In the post by tilly in the text, what does the phrase "right truncation" appear to mean?

» **Text**:
= = = = =

Re (tilly) 1: DBI Problem?
by tilly (Archbishop) on Sep 07, 2000 at 00:35 UTC
    I wish to remain ignorant of MS SQL Server, but when I see "right truncation" that looks like someone dropping data off of "the right end" of the field - ie truncating your string short. That might be in the database or driver, I don't know, but try running some tests and find what length that cutoff happens at.

= = = = =

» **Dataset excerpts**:

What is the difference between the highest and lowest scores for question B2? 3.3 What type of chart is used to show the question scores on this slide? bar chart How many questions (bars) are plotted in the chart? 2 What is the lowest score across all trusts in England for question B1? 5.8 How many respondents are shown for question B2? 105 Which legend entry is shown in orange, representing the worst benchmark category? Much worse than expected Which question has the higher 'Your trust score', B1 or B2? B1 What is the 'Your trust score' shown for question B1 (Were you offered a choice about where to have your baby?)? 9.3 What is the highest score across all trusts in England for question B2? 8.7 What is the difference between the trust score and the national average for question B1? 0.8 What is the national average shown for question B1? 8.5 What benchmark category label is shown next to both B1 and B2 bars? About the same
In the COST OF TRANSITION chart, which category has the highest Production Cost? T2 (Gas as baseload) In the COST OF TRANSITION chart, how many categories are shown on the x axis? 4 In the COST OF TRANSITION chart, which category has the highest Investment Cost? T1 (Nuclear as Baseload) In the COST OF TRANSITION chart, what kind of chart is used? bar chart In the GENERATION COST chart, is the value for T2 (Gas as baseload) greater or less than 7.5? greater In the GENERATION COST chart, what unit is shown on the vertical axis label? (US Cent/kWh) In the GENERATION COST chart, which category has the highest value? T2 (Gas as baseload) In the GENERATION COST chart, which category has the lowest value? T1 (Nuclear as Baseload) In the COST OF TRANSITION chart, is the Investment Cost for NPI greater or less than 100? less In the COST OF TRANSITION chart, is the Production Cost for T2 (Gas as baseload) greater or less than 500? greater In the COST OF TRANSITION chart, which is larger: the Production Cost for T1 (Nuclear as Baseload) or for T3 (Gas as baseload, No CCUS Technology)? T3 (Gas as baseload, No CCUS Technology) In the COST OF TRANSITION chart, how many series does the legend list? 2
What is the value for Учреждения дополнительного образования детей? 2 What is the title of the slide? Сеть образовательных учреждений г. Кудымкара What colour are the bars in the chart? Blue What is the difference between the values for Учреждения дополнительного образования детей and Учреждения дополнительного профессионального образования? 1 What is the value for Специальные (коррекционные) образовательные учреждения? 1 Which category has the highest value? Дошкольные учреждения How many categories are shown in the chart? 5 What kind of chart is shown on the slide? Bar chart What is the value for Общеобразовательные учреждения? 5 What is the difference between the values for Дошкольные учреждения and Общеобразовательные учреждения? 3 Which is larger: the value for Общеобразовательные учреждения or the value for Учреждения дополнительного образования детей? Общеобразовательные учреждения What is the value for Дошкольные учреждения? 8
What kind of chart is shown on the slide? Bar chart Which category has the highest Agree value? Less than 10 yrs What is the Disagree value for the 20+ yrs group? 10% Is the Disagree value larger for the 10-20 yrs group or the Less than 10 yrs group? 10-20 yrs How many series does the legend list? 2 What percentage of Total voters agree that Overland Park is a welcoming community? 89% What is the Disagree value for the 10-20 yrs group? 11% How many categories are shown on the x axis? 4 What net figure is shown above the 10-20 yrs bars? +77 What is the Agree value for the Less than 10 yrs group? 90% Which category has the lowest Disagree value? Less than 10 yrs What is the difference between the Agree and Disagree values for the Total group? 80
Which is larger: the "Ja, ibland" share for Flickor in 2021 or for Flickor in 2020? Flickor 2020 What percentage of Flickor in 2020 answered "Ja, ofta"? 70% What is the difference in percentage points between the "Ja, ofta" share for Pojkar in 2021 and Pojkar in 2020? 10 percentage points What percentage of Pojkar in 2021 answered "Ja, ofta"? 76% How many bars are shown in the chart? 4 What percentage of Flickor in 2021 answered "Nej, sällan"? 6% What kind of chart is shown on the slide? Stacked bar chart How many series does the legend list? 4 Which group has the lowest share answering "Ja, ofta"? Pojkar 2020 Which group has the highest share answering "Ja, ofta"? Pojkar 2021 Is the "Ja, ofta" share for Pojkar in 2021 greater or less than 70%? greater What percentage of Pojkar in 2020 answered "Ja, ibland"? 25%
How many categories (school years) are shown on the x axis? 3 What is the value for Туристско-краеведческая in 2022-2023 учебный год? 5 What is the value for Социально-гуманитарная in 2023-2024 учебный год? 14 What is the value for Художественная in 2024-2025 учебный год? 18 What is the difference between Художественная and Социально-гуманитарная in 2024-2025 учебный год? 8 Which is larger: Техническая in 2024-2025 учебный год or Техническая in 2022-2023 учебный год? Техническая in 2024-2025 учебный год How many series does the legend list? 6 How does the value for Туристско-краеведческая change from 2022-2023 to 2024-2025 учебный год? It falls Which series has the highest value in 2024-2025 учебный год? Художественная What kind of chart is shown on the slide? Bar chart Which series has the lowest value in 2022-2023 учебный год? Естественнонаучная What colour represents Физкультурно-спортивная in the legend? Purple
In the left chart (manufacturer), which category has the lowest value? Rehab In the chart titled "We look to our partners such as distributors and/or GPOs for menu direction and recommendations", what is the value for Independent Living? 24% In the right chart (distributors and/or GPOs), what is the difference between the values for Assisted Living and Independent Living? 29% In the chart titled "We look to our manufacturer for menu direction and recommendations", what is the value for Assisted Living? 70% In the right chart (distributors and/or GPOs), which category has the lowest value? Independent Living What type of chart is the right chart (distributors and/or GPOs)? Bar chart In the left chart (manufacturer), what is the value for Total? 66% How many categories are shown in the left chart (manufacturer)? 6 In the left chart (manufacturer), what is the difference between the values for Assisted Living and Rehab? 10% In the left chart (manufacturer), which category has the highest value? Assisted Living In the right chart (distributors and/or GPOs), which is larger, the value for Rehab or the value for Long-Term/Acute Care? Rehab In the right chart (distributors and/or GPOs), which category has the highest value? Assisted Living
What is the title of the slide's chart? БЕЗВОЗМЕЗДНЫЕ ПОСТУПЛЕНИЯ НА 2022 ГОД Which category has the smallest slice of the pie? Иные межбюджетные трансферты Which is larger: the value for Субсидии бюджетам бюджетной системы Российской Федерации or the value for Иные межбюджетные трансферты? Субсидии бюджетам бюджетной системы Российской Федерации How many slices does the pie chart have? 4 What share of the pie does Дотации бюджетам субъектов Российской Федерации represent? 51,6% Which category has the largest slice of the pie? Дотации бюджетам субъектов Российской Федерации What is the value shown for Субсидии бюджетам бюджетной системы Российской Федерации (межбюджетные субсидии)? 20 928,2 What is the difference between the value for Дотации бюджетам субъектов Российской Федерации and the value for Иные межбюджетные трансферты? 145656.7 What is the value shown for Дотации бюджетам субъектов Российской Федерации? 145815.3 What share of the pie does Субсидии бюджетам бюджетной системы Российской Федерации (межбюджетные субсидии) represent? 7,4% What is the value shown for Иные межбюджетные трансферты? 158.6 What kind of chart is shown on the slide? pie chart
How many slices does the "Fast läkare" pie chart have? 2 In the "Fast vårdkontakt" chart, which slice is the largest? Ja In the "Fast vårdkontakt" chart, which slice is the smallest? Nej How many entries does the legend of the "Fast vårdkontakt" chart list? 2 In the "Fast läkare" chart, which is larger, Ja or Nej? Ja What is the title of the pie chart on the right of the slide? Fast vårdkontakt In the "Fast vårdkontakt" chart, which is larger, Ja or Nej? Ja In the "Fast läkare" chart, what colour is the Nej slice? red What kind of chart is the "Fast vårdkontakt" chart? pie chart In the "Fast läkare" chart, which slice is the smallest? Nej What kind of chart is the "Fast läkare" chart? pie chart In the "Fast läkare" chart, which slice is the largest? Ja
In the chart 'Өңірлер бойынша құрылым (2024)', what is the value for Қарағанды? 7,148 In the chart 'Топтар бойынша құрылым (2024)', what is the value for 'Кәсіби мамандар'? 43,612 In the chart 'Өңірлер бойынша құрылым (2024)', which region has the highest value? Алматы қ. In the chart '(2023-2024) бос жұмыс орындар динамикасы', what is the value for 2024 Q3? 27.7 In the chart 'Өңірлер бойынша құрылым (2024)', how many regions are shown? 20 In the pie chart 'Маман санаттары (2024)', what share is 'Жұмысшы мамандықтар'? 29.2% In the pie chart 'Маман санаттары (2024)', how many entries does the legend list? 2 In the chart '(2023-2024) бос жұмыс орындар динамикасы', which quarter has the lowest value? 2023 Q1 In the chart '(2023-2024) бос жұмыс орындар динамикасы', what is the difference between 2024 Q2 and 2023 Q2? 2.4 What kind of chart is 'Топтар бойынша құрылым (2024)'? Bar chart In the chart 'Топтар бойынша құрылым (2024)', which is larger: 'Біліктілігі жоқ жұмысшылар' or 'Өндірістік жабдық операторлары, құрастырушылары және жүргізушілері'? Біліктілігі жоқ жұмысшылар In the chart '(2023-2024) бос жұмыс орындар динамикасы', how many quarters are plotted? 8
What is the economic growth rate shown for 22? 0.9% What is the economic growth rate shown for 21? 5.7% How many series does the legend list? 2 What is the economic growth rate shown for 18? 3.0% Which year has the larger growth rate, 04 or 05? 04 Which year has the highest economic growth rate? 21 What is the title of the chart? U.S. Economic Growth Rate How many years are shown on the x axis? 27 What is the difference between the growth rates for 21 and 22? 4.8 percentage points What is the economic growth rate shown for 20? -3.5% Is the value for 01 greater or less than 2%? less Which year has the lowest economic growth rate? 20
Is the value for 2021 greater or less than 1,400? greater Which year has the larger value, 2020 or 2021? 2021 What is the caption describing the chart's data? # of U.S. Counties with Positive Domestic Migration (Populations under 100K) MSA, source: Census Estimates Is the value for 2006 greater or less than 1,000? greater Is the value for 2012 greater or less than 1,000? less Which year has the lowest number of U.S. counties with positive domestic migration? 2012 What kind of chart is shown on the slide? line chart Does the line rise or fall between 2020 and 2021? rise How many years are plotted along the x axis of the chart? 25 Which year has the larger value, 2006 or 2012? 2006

= = = = =

» **Response area**:
It looks like data being dropped off the right end of the field, cutting the string short.